Records from a spatial question set:

╔══

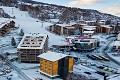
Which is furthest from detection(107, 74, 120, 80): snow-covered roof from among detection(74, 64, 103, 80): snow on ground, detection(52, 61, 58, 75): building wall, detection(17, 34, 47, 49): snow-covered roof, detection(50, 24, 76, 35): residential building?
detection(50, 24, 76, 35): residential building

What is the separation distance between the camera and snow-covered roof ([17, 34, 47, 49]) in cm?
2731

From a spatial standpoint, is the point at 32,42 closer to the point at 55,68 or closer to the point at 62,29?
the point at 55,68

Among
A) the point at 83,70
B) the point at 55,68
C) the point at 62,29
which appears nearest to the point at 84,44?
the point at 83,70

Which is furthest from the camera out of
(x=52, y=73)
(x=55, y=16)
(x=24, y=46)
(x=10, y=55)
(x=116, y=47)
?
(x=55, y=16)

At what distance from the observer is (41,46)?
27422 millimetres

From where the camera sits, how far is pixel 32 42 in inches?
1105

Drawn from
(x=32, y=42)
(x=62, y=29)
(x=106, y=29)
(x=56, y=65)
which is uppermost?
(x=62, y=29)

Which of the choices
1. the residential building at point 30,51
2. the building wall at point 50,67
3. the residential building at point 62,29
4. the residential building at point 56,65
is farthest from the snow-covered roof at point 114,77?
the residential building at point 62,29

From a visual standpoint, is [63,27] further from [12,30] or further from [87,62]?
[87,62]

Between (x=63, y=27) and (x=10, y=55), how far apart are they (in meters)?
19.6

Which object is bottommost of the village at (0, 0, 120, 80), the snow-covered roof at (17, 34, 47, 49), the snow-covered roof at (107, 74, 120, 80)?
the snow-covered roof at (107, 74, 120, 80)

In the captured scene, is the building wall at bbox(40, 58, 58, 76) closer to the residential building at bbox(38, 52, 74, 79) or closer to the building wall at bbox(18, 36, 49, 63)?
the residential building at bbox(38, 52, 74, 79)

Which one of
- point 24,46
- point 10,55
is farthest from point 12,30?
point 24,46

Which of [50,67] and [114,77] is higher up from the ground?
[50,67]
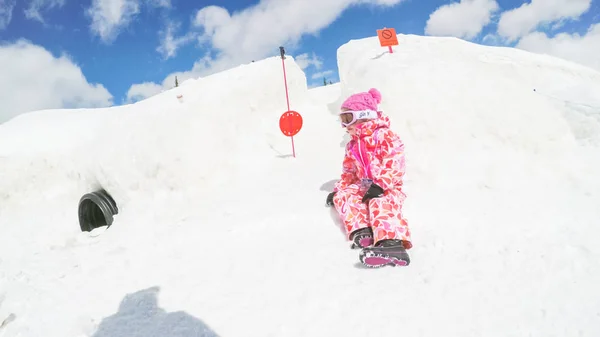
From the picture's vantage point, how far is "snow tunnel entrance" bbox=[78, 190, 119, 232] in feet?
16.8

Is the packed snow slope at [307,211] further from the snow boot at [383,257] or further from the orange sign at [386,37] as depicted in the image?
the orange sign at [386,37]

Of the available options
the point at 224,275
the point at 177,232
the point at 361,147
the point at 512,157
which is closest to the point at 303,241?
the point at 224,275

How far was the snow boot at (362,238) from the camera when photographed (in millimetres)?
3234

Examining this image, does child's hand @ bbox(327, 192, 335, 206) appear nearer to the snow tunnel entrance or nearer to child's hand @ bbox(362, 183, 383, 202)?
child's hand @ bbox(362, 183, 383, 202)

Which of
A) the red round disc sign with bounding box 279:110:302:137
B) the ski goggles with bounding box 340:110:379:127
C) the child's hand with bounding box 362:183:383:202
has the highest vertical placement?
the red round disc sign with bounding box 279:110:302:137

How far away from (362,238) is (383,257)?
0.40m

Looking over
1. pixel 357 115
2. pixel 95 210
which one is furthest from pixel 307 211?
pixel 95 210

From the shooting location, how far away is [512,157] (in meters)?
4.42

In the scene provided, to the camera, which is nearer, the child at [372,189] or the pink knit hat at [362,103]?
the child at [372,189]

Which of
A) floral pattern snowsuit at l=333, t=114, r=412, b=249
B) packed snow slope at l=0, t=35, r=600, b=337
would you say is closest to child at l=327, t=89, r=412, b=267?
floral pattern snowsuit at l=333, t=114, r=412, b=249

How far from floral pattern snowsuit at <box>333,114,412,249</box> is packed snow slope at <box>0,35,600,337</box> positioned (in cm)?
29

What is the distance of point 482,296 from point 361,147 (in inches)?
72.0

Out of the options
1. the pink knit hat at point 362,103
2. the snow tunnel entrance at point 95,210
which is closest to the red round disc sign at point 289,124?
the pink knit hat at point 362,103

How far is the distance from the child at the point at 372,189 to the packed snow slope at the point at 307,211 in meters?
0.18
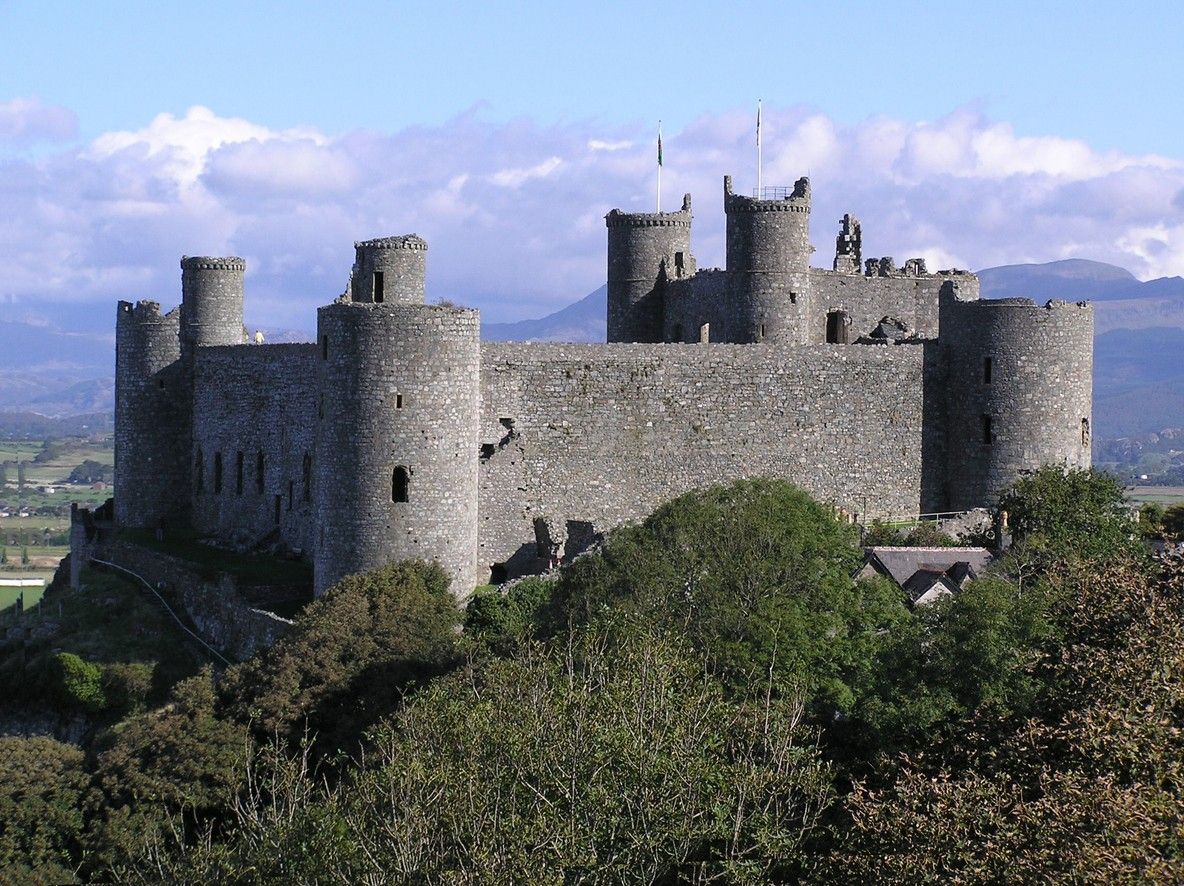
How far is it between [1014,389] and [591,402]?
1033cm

╚══

• Written instruction
Repeat nothing but the lines from the one containing "How far away from (362,238) is (383,257)?" through the end of the entries, exactly, and skip the pictures.

• Solution to this problem
How far away from (362,238) is (383,257)?
0.40m

Looking over
1. pixel 357 115
2. pixel 95 210
which one is furthest from pixel 307 211?
pixel 95 210

From the shooting location, how far away is [512,157] (in meters)?
4.42

In the scene provided, to the camera, which is nearer, the child at [372,189] or the pink knit hat at [362,103]?
the child at [372,189]

Which of
A) floral pattern snowsuit at l=333, t=114, r=412, b=249
B) packed snow slope at l=0, t=35, r=600, b=337
would you say is closest to child at l=327, t=89, r=412, b=267?
floral pattern snowsuit at l=333, t=114, r=412, b=249

How far from floral pattern snowsuit at <box>333,114,412,249</box> is packed snow slope at <box>0,35,600,337</box> positioned (in cm)?
29

What is the distance of point 482,296 from point 361,147 (in inches)?
72.0

Out of the options
1. the pink knit hat at point 362,103
2. the snow tunnel entrance at point 95,210
which is closest to the red round disc sign at point 289,124?
the pink knit hat at point 362,103

How far is the distance from the child at the point at 372,189 to the packed snow slope at the point at 307,211 in meters?
0.18
How far is it between [1014,389] and [591,402]?
1033cm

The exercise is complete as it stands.